* **WORK TO BE COMPLETED**
Here are some records; quote them exactly, leaving out the pictures.

------------------------

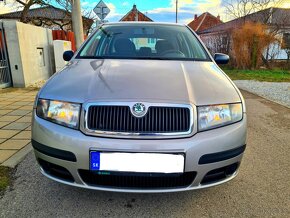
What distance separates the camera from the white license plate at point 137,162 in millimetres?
1884

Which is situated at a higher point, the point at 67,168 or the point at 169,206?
the point at 67,168

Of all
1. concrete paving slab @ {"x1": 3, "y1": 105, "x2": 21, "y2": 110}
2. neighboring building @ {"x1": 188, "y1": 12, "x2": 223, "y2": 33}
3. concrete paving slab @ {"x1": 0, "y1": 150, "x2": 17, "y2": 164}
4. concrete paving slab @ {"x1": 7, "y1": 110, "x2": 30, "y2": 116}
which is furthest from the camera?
neighboring building @ {"x1": 188, "y1": 12, "x2": 223, "y2": 33}

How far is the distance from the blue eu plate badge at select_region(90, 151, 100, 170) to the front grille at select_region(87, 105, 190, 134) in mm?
169

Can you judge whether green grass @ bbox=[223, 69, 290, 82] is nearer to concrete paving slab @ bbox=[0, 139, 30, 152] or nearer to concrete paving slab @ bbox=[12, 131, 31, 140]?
concrete paving slab @ bbox=[12, 131, 31, 140]

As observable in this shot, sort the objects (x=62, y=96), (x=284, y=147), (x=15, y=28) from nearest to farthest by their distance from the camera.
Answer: (x=62, y=96) < (x=284, y=147) < (x=15, y=28)

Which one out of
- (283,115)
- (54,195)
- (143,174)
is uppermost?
(143,174)

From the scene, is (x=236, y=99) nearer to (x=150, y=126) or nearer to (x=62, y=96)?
(x=150, y=126)

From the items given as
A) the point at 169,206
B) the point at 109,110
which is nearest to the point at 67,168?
the point at 109,110

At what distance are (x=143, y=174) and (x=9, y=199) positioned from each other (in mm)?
1266

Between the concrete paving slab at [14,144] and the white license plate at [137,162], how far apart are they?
1957 millimetres

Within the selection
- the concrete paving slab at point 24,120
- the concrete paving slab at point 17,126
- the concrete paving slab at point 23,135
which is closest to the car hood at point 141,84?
the concrete paving slab at point 23,135

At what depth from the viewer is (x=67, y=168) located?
78.4 inches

------------------------

* **SOLUTION FOR THIS EXERCISE**
What distance separates the camera from the white license plate at point 137,162 in millimetres?
1884

Which is situated at a higher point, the point at 67,168 or the point at 169,206?
the point at 67,168

Of all
1. concrete paving slab @ {"x1": 3, "y1": 105, "x2": 21, "y2": 110}
2. neighboring building @ {"x1": 188, "y1": 12, "x2": 223, "y2": 33}
3. concrete paving slab @ {"x1": 0, "y1": 150, "x2": 17, "y2": 164}
4. concrete paving slab @ {"x1": 7, "y1": 110, "x2": 30, "y2": 116}
which is furthest from the camera?
neighboring building @ {"x1": 188, "y1": 12, "x2": 223, "y2": 33}

How far is the distance from the blue eu plate badge at select_region(90, 151, 100, 170) to the front grille at select_region(87, 105, 190, 134) in mm?
169

Can you judge whether green grass @ bbox=[223, 69, 290, 82] is nearer to concrete paving slab @ bbox=[0, 139, 30, 152] or nearer to concrete paving slab @ bbox=[12, 131, 31, 140]?
concrete paving slab @ bbox=[12, 131, 31, 140]

As observable in this shot, sort the objects (x=62, y=96), (x=284, y=147), (x=15, y=28) from nearest to farthest by their distance from the camera.
Answer: (x=62, y=96) < (x=284, y=147) < (x=15, y=28)

Which one out of
- (283,115)
- (54,195)
- (143,174)
is uppermost?
(143,174)

From the scene, is (x=236, y=99) nearer to (x=150, y=126) or nearer to (x=62, y=96)?
(x=150, y=126)

From the items given as
A) the point at 169,206
B) the point at 109,110
which is nearest to the point at 67,168?
the point at 109,110

At what distance are (x=143, y=174) and (x=9, y=199) positioned from each other (in mm)?
1266

Between the concrete paving slab at [14,144] and the white license plate at [137,162], how far apart are they?
1957 millimetres

Within the selection
- the concrete paving slab at point 24,120
- the concrete paving slab at point 17,126
- the concrete paving slab at point 23,135
which is closest to the car hood at point 141,84?
the concrete paving slab at point 23,135

At what depth from the viewer is (x=67, y=168) located?
78.4 inches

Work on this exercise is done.